Der Sport gibt sich nicht nur schlechte Gesetze, er pflegt auch eine fragliche Rechtskultur. "Viele Satzungen sind unverständlich und schlecht geschrieben", sagt Reinholz. Viele Regeln erfassten die Fälle gar nicht, die sie beschreiben wollten. Als 2013 Stefan Kießling ein Phantomtor schoss und die Forderung nach einem Wiederholungsspiel laut wurde, versteckte sich der DFB hinter der Fifa. Einen Paragrafen, der dem DFB das vorgeschrieben hätte, gibt es nicht.

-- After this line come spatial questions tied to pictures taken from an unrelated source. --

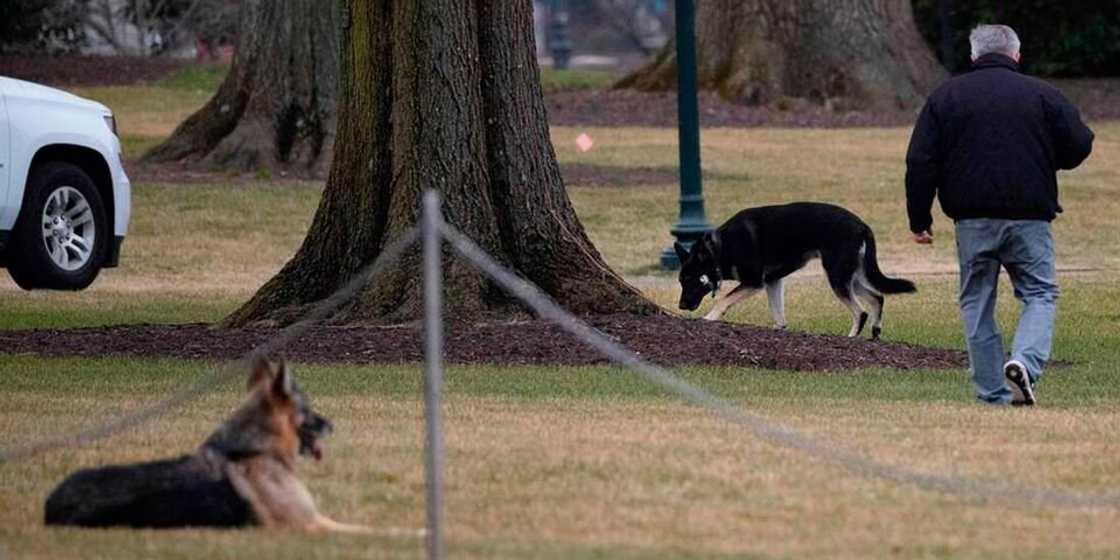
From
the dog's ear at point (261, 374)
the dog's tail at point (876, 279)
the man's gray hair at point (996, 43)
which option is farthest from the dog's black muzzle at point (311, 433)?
the dog's tail at point (876, 279)

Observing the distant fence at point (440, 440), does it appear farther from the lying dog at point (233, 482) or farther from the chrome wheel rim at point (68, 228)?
the chrome wheel rim at point (68, 228)

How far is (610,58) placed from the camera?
62.5 meters

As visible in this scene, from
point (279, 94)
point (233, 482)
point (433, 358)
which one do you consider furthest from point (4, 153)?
point (279, 94)

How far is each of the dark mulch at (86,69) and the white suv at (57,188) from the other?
20.3 m

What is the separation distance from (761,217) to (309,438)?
8.73 m

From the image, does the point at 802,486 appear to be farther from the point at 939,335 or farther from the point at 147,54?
the point at 147,54

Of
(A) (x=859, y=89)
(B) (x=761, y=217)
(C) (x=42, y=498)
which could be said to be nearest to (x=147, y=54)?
(A) (x=859, y=89)

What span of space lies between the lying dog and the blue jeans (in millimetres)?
5157

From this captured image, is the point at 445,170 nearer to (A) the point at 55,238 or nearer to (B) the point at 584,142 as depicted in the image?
(A) the point at 55,238

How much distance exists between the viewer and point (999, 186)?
11.6 meters

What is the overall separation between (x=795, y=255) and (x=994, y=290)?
13.6ft

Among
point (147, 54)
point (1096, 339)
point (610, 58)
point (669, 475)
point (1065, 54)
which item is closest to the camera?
point (669, 475)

Vor ordentlichen Gerichten gälten höhere Standards, sagt Reinholz, etwa bei der Zeugenbefragung. Das habe man vor drei Jahren beobachten können, als das DFB-Sportgericht 2012 über das Relegationsspiel zwischen Düsseldorf und Hertha verhandelte. Tausende Fans waren während des Spiels auf den Platz gestürmt. Herthas Antrag auf Wiederholung des Spiels wurde abgewiesen. Die Auswahl der Zeugen habe nahegelegt, dass das Urteil vor dem Prozess festgestanden habe, sagt Reinholz. "Das wirkte unprofessionell."
Auch der Jurist Orth macht immer wieder schlechte Erfahrungen mit dem Sport, etwa mit der Protokollkultur. Die ist aber wichtig, Juristen müssen sich auf das geschriebene Wort verlassen. Und stellt man Vertretern des BFV konkrete juristische Fragen im Videostreit, bekommt man bestenfalls ausweichende Antworten.

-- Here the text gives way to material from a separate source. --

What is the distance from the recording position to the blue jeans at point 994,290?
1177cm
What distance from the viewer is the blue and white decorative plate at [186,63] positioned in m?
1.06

Juristische Inkompetenz sollte sich der deutsche Sport in Zeiten der Olympiabewerbung eigentlich nicht leisten. Sie kann sogar teuer werden, auch für Richter. "Aus dem Pechstein-Urteil lässt sich folgern, dass die CAS-Richter einem großen Schadensersatzrisiko ausgesetzt sind", sagt Orth. Der ehemalige Dreispringer Charles Friedek, der seit Jahren gegen den DOSB klagt, weil er nicht zu Olympia 2008 nominiert worden war, verlangt einen sechsstelligen Schadensersatz, Pechstein sogar mehr als vier Millionen Euro.
Dass Sportler Geld fordern, ist neu. "Solche Prozesse werden sich häufen", sagt Reinholz. Sportler und Vereine nehmen nicht mehr alles hin, werden mündiger. Auch das ist ein Grund für die vielen juristischen Niederlagen: Es gibt jetzt mutige Kläger.
Kommentare
Politsport? Nein Danke!
"Die vielen Gerichtsurteile gegen den Sport aus letzter Zeit zeigen aber: Der Staat traut denjenigen, die die Regeln schaffen, also den Sportverbänden, keine guten Regeln mehr zu."

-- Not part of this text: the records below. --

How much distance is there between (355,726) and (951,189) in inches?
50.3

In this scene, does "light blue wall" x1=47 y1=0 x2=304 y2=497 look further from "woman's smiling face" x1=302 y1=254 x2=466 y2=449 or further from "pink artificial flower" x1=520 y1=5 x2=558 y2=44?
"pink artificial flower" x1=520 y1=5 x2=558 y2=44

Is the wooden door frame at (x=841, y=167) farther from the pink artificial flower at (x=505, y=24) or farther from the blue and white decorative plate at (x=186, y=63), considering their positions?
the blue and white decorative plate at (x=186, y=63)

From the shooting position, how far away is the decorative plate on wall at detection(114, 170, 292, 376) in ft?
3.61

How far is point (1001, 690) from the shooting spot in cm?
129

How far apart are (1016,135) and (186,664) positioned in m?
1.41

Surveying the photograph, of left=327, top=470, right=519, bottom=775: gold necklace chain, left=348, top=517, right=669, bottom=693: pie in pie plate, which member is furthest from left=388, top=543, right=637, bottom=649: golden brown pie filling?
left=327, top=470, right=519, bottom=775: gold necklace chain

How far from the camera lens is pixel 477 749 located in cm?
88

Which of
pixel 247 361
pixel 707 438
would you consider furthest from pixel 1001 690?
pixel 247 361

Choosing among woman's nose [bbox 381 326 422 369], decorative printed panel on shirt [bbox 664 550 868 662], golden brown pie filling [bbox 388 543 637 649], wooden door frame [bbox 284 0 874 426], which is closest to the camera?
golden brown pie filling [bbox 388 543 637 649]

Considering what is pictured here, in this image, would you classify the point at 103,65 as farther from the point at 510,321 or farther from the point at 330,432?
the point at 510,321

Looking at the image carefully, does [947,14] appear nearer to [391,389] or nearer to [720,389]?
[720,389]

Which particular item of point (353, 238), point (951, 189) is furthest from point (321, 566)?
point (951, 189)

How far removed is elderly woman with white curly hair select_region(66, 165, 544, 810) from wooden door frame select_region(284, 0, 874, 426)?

Das halte ich für eine eklatante Fehldeutung, denn "der Staat" ist ja in den meissten Fällen gar nicht Teil dieser Auseinandersetzungen. Es klagen, wie angemerkt wird, Sportler. Und die klagen nicht "gegen den Sport", sondern gegen ihre Verbände. Dass die Sportler am Ende vor Gericht oft gewinnen, bedeutet, dass das Parallel-System Sport sehr wohl im Rahmen des staatlichen Rechts permanent kontrolliert und angepasst wird.
Grund zur Besorgnis gibt es aber trotzdem, und zwar, weil "der Staat" also offenbar damit ein Problem hat, dass "der Sport" durch die Verbände seine eigenen Regeln bestimmt. Offenbar besteht die Absicht, dem Sport staatliche Regeln aufzuoktroyieren, also die Verbände zu entmachten. Dann haben wir einen schönen Politsport, 3. Reich und DDR lassen grüssen. Keine WMs mehr in unliebsamen Gastgeberländern, nur noch NATO-Staaten werden zugelassen. Nein Danke, lasst die Leute bitte ihren Sport treiben. Diese zunehmend totalitären Anmassungen nerven langsam.
Politsport?
Es geht um den Zugang zu ordentlichen Gerichten. Dieses im Grundgesetz verankerte Recht wollen die Verbände "ihren" Sportlern aberkennen. Das hat nichts mit der "Absicht zu tun, dem Sport staatliche Regeln aufzuoktroyieren". Und hier eine Verbindung ausgehend vom 3. Reich zur DDR zu konstruieren ist mehr als abenteuerlich. Wenn in der Bundesrepublik etwas ansatzweise funktioniert, dann ist es die Unabhängigkeit der Gerichte von der Politik. Ich habe ehrlich gesagt keine Ahnung wie Sie da "totalitäre Anmaßungen" erkennen können!
Ja und?
"Das halte ich für eine eklatante Fehldeutung, denn "der Staat" ist ja in den meissten Fällen gar nicht Teil dieser Auseinandersetzungen. "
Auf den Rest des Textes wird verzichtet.